- [EXTRACT]
======

Answer:
After these reflections, the coordinates of P′ will be (4 , -4)
Step-by-step explanation:
* Lets revise some transformation
- If point (x , y) reflected across the x-axis
∴ Its image is (x , -y)
- If point (x , y) reflected across the y-axis
∴ Its image is (-x , y)
* Lets solve the problem
- The triangle PQR with coordinates P(-4, -4), Q(-1, -3), and R(-3, -1)
- The triangle is reflected across the x-axis
∵ Δ PQR is reflected across the x-axis
∴ All y-coordinates of the vertices P, Q , R reversed their signs
∴ The new points will be (-4 , 4) , (-1 , 3) , (-3 , 1)
- The new vertices will reflected across the y-axis
∴ All x-coordinates of the new vertices reversed their signs
∴ The new points will be (4 , 4) , (1 , 3) , (3 , 1)
- The new vertices will reflected across the x-axis to form Δ P'Q'R'
∴ All y-coordinates of the new vertices reversed their signs
∴ P' = (4 , -4) , Q' = (1 , -3) , R' = (3 , -1)
* After these reflections, the coordinates of P′ will be (4 , -4)

======

- [ENTRIES]
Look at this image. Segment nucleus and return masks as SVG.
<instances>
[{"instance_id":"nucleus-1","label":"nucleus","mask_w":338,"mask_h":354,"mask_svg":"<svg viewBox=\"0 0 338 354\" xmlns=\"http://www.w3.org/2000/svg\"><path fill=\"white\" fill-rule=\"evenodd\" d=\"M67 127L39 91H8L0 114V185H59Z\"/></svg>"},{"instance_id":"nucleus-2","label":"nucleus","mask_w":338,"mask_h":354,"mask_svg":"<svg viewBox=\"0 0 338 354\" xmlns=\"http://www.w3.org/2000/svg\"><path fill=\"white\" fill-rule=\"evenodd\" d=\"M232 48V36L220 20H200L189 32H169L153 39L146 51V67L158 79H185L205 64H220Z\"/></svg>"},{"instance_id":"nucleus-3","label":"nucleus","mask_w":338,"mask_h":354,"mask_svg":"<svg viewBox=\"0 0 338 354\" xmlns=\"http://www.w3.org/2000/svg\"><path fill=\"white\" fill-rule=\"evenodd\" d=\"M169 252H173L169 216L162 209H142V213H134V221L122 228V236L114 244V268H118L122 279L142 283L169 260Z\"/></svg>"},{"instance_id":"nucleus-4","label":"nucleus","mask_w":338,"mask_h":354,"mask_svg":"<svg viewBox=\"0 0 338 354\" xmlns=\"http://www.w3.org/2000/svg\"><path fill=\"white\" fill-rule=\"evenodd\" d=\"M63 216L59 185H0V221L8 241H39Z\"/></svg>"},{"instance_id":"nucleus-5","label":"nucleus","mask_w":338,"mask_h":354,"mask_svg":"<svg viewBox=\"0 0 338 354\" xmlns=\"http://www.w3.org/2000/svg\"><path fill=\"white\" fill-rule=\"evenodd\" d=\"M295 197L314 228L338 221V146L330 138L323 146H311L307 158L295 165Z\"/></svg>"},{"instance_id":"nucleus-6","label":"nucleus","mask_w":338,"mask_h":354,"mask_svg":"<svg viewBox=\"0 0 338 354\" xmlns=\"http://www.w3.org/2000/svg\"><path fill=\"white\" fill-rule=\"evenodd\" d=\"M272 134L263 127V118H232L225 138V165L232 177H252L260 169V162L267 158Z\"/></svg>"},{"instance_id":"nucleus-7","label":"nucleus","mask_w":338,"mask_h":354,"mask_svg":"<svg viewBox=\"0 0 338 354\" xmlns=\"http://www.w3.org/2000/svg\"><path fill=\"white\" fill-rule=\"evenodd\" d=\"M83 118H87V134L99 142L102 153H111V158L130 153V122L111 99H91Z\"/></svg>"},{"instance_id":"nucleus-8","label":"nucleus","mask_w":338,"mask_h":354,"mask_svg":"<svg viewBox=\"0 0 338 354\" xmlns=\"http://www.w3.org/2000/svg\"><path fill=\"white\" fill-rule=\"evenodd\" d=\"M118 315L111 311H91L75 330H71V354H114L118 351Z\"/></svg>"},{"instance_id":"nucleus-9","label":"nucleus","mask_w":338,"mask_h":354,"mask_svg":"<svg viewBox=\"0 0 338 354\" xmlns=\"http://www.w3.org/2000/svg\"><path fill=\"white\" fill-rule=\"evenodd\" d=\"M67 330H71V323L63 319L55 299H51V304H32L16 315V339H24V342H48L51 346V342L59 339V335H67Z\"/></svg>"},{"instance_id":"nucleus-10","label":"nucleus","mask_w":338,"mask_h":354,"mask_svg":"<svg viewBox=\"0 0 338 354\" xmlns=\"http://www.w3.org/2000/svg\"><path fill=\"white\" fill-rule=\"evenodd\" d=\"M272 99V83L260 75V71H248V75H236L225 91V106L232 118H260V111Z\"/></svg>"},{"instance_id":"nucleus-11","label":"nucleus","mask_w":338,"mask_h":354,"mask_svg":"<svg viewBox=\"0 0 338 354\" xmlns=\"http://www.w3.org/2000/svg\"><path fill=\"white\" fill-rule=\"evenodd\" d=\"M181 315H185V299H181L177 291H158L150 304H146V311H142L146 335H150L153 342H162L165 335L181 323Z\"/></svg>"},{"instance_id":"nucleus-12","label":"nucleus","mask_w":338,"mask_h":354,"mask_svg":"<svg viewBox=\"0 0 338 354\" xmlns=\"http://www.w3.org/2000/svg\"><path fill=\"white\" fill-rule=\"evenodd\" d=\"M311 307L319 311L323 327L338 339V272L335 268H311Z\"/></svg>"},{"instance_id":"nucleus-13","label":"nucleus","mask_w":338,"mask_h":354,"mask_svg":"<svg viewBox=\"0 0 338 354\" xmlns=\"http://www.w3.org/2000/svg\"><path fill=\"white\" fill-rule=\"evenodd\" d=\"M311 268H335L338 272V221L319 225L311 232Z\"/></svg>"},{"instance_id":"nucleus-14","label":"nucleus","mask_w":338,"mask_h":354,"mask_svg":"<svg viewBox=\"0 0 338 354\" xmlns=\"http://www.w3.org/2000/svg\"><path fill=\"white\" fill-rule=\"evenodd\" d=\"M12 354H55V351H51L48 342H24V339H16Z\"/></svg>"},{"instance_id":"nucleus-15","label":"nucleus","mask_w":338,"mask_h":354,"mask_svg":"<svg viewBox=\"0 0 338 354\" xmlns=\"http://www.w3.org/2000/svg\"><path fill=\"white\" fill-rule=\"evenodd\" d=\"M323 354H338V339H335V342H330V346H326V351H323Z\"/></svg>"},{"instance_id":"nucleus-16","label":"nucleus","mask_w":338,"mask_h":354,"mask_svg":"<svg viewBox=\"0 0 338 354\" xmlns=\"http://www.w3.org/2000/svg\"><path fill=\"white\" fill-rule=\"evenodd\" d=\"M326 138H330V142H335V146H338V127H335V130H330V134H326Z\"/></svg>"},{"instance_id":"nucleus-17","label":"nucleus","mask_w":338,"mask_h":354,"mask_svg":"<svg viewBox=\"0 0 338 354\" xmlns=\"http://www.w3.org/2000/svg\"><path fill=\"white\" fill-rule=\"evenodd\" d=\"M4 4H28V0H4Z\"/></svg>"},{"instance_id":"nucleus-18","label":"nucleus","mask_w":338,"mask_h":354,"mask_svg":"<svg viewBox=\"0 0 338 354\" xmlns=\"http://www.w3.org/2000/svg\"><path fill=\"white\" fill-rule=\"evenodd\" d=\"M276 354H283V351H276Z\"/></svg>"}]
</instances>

======

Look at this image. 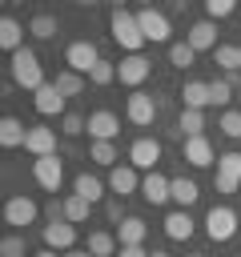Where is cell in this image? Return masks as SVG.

======

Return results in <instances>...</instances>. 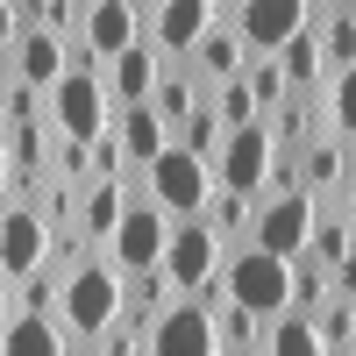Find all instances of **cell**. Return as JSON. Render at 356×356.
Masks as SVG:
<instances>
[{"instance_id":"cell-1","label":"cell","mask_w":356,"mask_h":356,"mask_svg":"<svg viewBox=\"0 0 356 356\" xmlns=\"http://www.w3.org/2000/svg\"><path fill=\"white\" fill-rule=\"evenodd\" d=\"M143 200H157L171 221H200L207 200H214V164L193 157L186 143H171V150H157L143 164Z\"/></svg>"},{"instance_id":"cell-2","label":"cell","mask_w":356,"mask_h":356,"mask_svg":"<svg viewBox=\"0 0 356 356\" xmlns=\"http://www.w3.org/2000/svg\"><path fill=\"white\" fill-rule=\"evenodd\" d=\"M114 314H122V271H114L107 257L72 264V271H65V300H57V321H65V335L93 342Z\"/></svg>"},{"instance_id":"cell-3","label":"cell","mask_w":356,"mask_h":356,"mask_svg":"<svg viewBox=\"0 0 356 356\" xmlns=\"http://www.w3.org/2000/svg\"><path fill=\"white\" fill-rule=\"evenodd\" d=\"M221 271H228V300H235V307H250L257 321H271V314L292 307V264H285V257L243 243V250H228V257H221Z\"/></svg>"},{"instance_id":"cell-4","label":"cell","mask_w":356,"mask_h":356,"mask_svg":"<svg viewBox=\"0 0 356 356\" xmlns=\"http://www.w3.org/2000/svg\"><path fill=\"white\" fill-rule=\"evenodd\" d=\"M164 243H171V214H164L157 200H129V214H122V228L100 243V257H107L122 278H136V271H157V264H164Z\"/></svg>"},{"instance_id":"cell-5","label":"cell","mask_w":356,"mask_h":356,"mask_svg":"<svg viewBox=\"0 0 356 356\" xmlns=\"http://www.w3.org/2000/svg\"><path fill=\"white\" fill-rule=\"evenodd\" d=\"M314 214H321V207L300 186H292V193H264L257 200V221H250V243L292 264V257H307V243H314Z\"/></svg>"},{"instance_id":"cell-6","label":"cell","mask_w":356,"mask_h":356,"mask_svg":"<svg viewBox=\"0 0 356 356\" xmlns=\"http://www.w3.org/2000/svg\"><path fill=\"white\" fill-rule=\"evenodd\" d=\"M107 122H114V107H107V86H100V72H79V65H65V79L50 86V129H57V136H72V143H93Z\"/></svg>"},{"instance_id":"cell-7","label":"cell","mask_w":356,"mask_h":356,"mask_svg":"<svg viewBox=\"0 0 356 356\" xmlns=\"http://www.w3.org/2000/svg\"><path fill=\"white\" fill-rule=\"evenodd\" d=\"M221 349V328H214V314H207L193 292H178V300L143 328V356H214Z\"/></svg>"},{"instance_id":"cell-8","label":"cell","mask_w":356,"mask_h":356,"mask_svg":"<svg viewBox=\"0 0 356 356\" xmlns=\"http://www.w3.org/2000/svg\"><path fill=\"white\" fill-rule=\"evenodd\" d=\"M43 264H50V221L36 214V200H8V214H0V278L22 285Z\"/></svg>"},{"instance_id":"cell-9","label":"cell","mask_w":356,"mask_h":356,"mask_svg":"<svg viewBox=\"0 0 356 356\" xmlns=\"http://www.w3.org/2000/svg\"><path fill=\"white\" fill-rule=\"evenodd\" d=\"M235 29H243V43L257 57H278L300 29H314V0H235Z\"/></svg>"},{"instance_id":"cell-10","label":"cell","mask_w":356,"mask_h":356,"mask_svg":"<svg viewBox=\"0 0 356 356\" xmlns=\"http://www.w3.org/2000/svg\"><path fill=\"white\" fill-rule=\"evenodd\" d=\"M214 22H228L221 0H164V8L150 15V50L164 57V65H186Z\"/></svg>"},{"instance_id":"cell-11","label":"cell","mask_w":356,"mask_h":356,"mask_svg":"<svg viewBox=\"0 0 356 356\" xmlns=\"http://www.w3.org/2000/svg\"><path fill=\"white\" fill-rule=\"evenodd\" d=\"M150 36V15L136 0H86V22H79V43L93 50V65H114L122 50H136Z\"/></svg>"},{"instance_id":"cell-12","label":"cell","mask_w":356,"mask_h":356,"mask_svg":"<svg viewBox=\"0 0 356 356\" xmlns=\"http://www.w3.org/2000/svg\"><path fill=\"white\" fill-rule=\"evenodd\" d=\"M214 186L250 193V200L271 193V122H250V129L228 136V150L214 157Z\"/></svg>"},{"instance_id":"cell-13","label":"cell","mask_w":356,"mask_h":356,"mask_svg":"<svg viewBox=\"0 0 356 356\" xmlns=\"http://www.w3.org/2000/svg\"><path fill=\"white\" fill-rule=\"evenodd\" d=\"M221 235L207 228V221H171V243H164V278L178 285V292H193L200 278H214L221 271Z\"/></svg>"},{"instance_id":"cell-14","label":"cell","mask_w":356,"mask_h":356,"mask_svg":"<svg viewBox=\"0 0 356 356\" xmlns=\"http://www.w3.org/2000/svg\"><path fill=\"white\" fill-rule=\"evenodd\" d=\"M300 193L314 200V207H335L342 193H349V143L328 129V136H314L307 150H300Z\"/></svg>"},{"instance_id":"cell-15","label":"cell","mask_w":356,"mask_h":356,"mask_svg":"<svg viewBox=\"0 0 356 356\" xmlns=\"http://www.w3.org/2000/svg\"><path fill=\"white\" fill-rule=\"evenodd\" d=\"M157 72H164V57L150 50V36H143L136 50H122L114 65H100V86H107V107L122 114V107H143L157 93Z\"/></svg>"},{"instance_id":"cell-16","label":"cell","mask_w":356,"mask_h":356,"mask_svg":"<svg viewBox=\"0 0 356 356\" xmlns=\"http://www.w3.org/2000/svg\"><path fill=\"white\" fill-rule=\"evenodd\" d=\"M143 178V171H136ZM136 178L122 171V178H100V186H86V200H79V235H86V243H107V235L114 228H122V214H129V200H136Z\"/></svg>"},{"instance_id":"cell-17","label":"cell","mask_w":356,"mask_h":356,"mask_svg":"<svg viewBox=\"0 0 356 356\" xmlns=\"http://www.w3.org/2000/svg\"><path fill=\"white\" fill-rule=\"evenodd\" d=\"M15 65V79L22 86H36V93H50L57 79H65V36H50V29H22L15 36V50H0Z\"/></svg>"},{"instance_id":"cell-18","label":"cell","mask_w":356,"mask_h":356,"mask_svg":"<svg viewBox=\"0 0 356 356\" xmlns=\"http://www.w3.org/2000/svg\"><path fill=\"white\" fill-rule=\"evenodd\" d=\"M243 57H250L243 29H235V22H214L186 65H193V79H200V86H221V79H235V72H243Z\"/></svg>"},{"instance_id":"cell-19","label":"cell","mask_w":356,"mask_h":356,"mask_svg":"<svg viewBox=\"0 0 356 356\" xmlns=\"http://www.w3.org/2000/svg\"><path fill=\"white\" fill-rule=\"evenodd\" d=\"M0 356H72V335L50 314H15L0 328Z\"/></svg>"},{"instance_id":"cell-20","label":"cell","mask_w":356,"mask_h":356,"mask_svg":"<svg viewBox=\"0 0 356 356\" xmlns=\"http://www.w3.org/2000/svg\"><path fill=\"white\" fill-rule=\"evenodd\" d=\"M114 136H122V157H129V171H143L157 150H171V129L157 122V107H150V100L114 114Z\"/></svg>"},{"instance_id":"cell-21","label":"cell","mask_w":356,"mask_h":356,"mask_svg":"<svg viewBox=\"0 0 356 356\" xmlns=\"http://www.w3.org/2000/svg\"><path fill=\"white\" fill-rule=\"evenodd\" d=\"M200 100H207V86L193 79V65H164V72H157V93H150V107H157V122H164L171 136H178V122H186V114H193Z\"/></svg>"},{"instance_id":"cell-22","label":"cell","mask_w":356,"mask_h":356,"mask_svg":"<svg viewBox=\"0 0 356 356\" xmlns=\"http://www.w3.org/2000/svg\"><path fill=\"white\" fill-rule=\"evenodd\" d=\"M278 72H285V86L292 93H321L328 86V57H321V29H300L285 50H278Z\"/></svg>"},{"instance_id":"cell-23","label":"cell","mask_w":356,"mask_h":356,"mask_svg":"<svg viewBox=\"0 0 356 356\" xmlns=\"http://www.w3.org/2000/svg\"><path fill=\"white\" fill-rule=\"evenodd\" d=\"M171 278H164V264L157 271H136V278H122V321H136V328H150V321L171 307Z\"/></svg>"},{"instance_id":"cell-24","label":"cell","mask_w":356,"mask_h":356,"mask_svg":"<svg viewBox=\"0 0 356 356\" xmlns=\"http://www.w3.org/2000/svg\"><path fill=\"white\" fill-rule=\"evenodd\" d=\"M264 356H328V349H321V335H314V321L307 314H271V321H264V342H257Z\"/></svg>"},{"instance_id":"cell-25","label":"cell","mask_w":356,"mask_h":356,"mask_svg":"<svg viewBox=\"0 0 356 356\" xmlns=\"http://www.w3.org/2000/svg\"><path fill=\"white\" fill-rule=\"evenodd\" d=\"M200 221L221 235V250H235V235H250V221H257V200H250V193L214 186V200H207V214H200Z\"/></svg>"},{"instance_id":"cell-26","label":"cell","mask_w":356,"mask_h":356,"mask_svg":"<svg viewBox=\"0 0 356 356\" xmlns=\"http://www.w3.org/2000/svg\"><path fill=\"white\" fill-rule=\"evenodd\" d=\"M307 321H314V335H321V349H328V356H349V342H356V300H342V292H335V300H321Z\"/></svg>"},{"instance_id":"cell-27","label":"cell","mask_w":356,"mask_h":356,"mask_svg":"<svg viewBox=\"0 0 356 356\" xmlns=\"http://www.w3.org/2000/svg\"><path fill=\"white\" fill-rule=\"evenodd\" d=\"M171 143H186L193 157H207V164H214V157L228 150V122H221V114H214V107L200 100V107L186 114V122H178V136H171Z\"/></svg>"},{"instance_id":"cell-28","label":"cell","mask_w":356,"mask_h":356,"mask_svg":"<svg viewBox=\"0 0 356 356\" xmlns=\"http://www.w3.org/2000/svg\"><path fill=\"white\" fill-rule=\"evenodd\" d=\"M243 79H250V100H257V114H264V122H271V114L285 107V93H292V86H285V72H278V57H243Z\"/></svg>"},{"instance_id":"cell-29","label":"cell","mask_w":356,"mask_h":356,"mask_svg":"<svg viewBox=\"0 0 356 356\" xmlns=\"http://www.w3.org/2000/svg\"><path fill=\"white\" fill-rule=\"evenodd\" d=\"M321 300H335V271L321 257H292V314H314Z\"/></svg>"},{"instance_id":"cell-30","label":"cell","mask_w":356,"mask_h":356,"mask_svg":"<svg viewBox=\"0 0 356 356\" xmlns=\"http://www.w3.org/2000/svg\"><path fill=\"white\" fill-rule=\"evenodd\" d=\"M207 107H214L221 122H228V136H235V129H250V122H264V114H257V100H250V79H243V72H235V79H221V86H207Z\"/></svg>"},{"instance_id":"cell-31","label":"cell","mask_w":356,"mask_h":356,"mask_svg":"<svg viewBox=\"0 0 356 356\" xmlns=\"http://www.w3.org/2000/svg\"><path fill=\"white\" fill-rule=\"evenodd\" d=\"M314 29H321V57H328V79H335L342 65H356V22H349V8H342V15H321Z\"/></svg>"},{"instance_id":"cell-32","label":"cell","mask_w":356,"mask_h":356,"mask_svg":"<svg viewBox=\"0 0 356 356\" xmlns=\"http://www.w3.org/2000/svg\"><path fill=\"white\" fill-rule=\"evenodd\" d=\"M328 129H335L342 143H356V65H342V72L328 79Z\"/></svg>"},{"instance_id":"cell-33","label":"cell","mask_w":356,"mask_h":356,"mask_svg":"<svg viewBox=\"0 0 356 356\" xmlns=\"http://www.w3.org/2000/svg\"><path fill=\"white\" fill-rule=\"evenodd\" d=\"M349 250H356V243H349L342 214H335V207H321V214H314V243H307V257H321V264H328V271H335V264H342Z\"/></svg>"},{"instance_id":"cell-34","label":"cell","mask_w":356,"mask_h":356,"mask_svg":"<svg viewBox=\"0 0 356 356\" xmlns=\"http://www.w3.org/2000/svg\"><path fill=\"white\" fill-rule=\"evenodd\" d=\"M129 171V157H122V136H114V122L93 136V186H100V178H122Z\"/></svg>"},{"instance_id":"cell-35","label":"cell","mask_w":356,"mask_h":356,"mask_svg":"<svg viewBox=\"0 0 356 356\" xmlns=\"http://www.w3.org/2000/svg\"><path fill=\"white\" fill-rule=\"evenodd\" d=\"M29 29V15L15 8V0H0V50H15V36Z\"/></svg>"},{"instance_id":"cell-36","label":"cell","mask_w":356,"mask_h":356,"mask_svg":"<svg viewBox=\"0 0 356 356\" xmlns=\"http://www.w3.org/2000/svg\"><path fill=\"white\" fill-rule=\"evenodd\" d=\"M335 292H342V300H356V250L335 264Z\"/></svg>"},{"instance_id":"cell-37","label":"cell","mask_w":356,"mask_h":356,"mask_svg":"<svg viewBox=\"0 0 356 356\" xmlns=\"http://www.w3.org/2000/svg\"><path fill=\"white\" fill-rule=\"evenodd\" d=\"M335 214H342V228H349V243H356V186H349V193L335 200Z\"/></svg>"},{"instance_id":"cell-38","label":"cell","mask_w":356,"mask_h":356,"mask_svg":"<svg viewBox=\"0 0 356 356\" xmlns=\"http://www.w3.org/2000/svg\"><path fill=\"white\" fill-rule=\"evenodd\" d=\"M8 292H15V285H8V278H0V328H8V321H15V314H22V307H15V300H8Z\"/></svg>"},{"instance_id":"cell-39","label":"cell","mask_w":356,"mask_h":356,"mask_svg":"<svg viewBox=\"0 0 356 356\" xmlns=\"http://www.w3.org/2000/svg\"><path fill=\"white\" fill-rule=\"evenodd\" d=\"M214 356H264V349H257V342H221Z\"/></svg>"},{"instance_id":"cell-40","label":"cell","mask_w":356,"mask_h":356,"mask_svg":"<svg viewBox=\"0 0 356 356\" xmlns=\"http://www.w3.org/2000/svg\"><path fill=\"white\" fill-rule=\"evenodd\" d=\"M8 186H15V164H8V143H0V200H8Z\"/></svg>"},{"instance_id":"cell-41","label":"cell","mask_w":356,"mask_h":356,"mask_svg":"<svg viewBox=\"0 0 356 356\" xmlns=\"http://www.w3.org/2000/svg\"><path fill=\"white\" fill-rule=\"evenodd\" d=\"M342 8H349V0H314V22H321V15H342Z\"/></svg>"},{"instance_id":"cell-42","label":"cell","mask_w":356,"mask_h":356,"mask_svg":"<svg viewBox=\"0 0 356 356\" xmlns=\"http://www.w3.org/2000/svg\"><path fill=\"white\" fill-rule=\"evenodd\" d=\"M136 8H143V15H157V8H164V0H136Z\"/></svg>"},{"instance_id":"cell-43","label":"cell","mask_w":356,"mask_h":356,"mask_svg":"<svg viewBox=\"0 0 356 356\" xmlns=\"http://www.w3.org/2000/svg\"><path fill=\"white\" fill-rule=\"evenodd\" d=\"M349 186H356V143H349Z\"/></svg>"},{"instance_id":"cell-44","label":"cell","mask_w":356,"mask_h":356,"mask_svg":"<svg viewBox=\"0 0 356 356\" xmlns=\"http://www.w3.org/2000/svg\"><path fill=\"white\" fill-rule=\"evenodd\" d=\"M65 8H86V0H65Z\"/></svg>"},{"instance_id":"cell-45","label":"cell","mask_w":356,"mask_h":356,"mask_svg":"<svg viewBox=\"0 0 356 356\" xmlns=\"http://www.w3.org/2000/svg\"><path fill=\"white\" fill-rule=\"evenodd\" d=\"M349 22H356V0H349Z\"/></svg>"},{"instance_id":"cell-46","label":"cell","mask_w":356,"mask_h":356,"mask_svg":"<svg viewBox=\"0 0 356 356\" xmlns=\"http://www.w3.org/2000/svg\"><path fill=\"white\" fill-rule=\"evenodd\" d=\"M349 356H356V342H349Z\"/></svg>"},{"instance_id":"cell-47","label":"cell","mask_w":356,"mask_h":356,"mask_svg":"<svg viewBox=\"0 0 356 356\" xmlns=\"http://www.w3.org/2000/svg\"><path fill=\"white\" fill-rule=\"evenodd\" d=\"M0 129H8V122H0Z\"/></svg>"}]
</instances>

======

- [TASK REQUIREMENTS]
#1 In the triangle reflection solution, rewrite the lines that begin at the words "- The triangle is" and stop after "4) , (-1 , 3) , (-3 , 1)", swapping "vertices" for "corners".
#2 According to the triangle reflection solution, what are the final coordinates of Q'?
#3 Translate this sentence from the triangle reflection solution into Spanish: "After these reflections, the coordinates of P′ will be (4 , -4)"

- [REPLIES]
#1
- The triangle is reflected across the x-axis
∵ Δ PQR is reflected across the x-axis
∴ All y-coordinates of the corners P, Q , R reversed their signs
∴ The new points will be (-4 , 4) , (-1 , 3) , (-3 , 1)

#2 Q' = (1 , -3)

#3 Después de estas reflexiones, las coordenadas de P′ serán (4 , -4)